I'll keep you all posted...I know rubs mean something and I know we can exploit them...I'm just not sure how yet....LOL



#7 kmorefield

kmorefield

    Newbie

  • Members
  • Pip
  • 44 posts
  • Gender:Male
  • Location:Redding, CA

Posted 01 October 2014 - 02:47 PM

I'm not sure where exactly you are hunting, but in some parts of northern California, those rubs could just as easily be from elk.  The elk really focus on the small pine trees, and you will find rubs from trees the size of your fingers on up to trees as big as your thigh!  Of course, those rubs will often extend WAY up into a tree, and big limbs will be ripped from the trunk...

 

Ken



#8 MVHC

MVHC

    Newbie

  • Members
  • Pip
  • 41 posts

Posted 01 October 2014 - 04:02 PM

I wish they were elk....Nope no elk around...Just blacktails....



#9 Johnathen

Johnathen

    Newbie

  • Members
  • Pip
  • 9 posts
  • Gender:Male
  • Location:NOR*CAL

Posted 01 October 2014 - 09:25 PM

MVHC along with Boyd Iverson's book check out Trophy Blacktails by Scott Haugen he talks more about rattling and calling for Blacktails then any other book I have read.  It may help you out.



#10 shedhorn

shedhorn

    BTC Addict

  • Moderator
  • PipPipPip
  • 3,991 posts
  • Gender:Male
  • Location:Medford, OR
  • Interests:Hunting and Family

Posted 02 October 2014 - 05:51 AM

Fresh rubs = sit your but down and rattle!


It's tough to push a rope.

#11 MVHC

MVHC

    Newbie

  • Members
  • Pip
  • 41 posts

Posted 02 October 2014 - 07:03 AM

Hey Shedhorn.... I've been kicking that around...I'm going to do it as we get toward the final 10 days of October...Our rut is suppose to peak the first time on Dec. 15...I'll be heading out around that time to try it too, even though the season will be over...My camera will still work...Nobody rattles in Ca....

 

Just that sound might be enough to draw in one of the resident bucks in my area... I'm sure they'd be curious to know about "new bucks" in their living room....



#12 MARSH BUCK

MARSH BUCK

    Newbie

  • Members
  • Pip
  • 82 posts
  • Gender:Male
  • Location:Nor Cal

Posted 02 October 2014 - 09:21 PM

I don't hunt the hills much, i spend most of my time in the valley.
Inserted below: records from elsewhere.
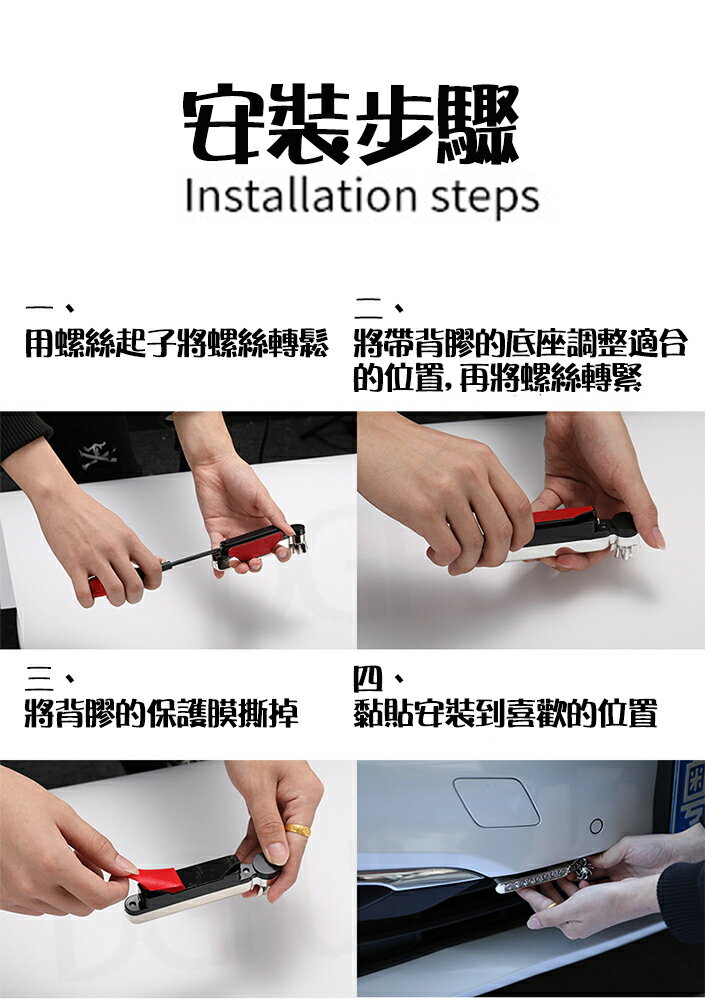 安裝步驟
Installation steps

一、
用螺絲起子將螺絲轉鬆

二、
將帶背膠的底座調整適合的位置，再將螺絲轉緊

三、
將背膠的保護膜撕掉

四、
黏貼安裝到喜歡的位置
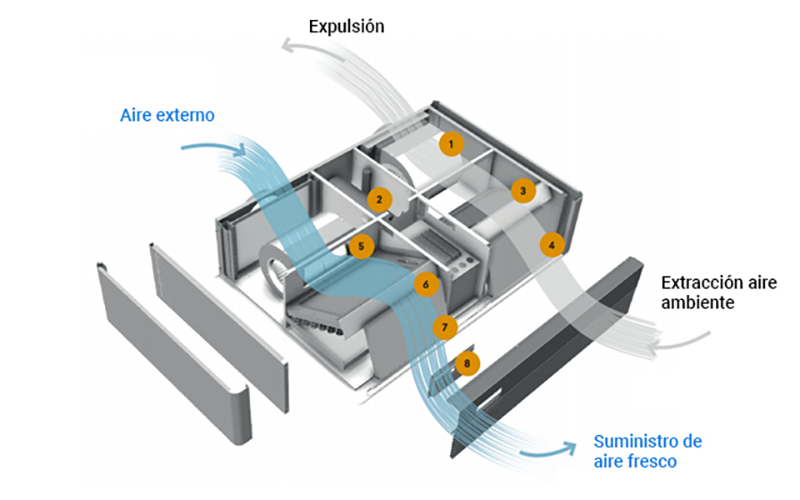 Expulsión

Aire externo

1

2

3

4

5

6

7

8

Extracción aire ambiente

Suministro de aire fresco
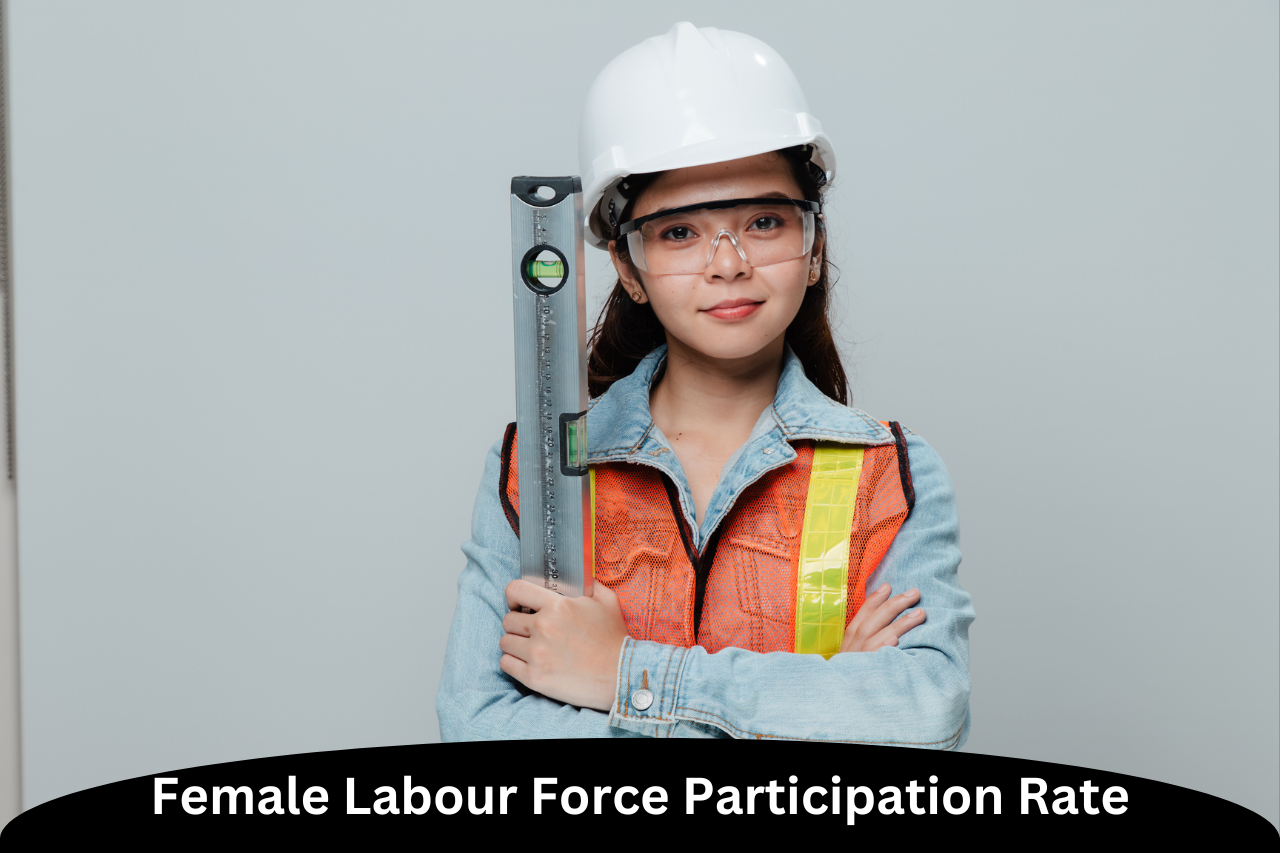 Female Labour Force Participation Rate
I see light rubbing usually starting out in August. Deer are just rubbing off their velvet, I find it hanging in the trees all the time. Not very big or aggressive rubs. The willow trees they prefer aren't beat up to bad. Then starting in October all the way till the end of deer season rubs start getting bigger and much more destructive. Tearing small button willows damn near out of the ground. If we get a good cold snap and a few decent rains bucks around here start to get kinda rutty to full blown chase mode the last week of the season. I don't think they are breeding yet, just harassing does 24/7. Keeps them off their beds for large portion of the day if it's cool and damp out. Any was to get to the point, early season velvet rubs don't seem to mean much around here. Deer wondering around picking a random tree shedding off their velvet. But late season rubs are territorial markers, same exact trees get hit every season. If that area is holding a decent amount of does and you happen to kill the big boy that set up shop around there. A day or two later a new buck will move in and start and new bunch of rubs. Seems like they will block off an area of around 50 to 100 acres to them selves. With the small bucks cruising the edges of that older bucks zone.